*Quoted passage:*

◆ ◆ ◆

Introduction
“Make it simple.”
When you have to create a solution, design an architecture, you should always take the simplest path, this is often the better solution proven by field knowledge and experiences of not scalable patterns. Which means also that you should only add the necessary and required complexity to your solutions.
So while following this principle I tried to look for the simplest event driven design that I could find.
And here it is :
PG Source → Flink CDC → JDBC Sink → PG Data Mart

What each piece does :
- PostgreSQL (source)
Emits a change stream from the WAL using logical replication (wal_level=logical
).
A publication defines which tables are replicated; a replication slot (one active reader per slot) holds WAL until the consumer confirms it. - Flink CDC source (Postgres)
A Flink table that reads from the publication/slot and turns WAL into a changelog stream (insert/update/delete).
Key options you’re using:scan.incremental.snapshot.enabled=true
– non-blocking initial loadslot.name=...

◆ ◆ ◆

*Exercises to complete:*
1: Condense the paragraph in the CDC pipeline article beginning "When you have to create a solution" into a single shorter sentence that keeps its main points.
2: Write the next part of the CDC pipeline article, starting after its last line.
The listing has no connection to the CDC pipeline article.

*Dataset content:*
◆ ◆ ◆

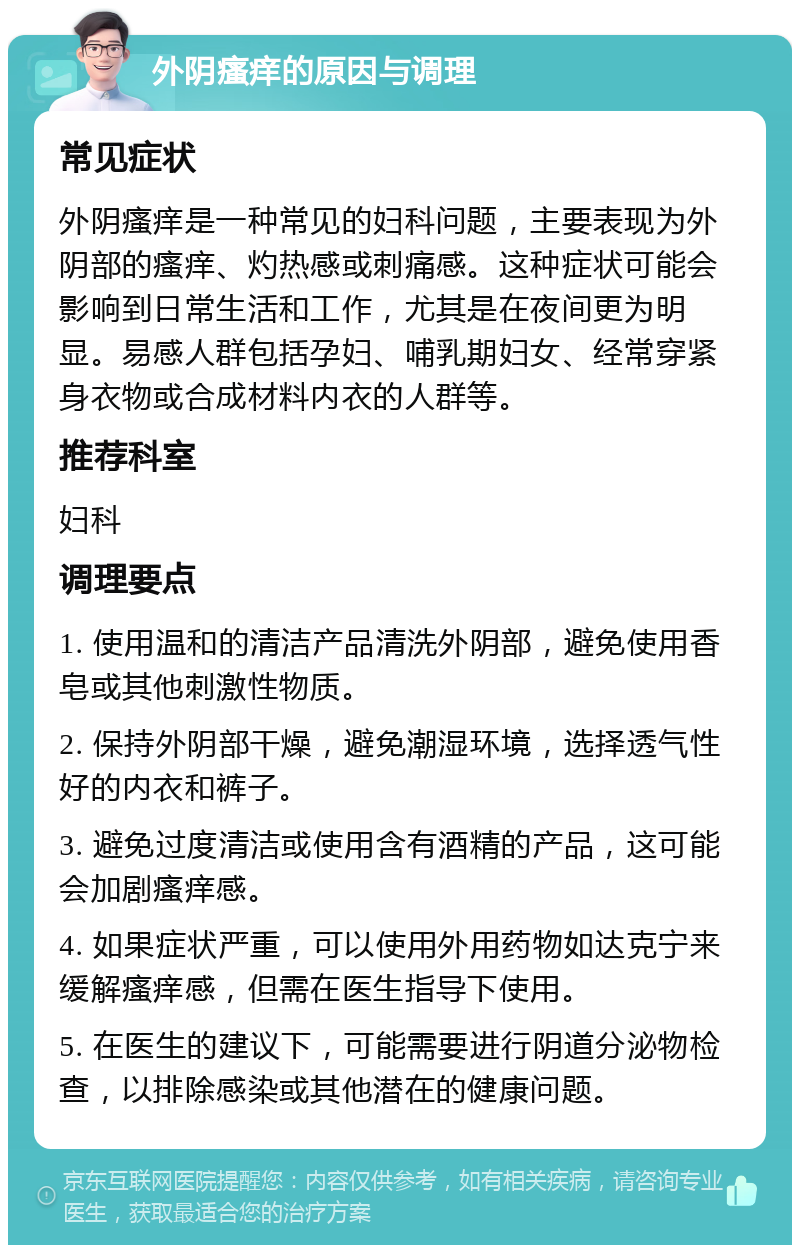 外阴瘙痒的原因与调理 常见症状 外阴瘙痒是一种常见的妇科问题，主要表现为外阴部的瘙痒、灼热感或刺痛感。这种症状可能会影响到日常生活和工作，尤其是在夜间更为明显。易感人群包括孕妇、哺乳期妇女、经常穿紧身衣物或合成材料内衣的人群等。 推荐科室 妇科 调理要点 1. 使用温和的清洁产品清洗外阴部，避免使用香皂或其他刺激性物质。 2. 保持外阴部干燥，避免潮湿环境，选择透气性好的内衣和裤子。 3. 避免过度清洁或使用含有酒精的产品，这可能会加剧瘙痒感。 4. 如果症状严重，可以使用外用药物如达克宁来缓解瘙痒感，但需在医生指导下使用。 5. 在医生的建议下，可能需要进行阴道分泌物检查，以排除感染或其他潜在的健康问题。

◆ ◆ ◆

*Results:*
1: When designing a solution or architecture, take the simplest path, since field experience with non-scalable patterns shows it is usually the better choice, and add only the complexity that is necessary.

2:
– binds the job to a specific slot- primary key in the table schema – lets downstream sinks do upserts
- Flink runtime
Runs a streaming job that:- Initial incremental snapshot: splits the table, bulk reads current rows, remembers an LSN.
- Catch-up + stream: replays WAL from that LSN and then tails new changes.
- Checkpoints: the slot LSN + operator state are stored on your S3/MinIO path, so restarts resume exactly from the last acknowledged point.
- JDBC sink (Postgres data mart)
Another Flink table. With a PRIMARY KEY defined, the connector performs UPSERT/DELETE semantics (e.g.,INSERT ... ON CONFLICT DO UPDATE
in Postgres).
It writes in batches, flushes on checkpoints, and retries on transient errors. - PostgreSQL (data mart)
Receives the normalized upsert/delete stream and ends up with a 1:1 “current state” of the source tables (ideal for BI).
Why is this design is useful ?
- Near-real-time replication with transforms: you can filter, project, cleanse, deduplicate, join reference data, and even aggregate in Flink SQL before hitting the data mart—something native logical replication can’t do.
- Upserts keep the mart tidy: the JDBC sink writes the current state keyed by your PKs (perfect for reporting).
- Resilient: checkpoints + WAL offsets → automatic catch-up after failures/restarts.
- DB-friendly: WAL-based CDC has low OLTP impact compared to heavy ETL pulls.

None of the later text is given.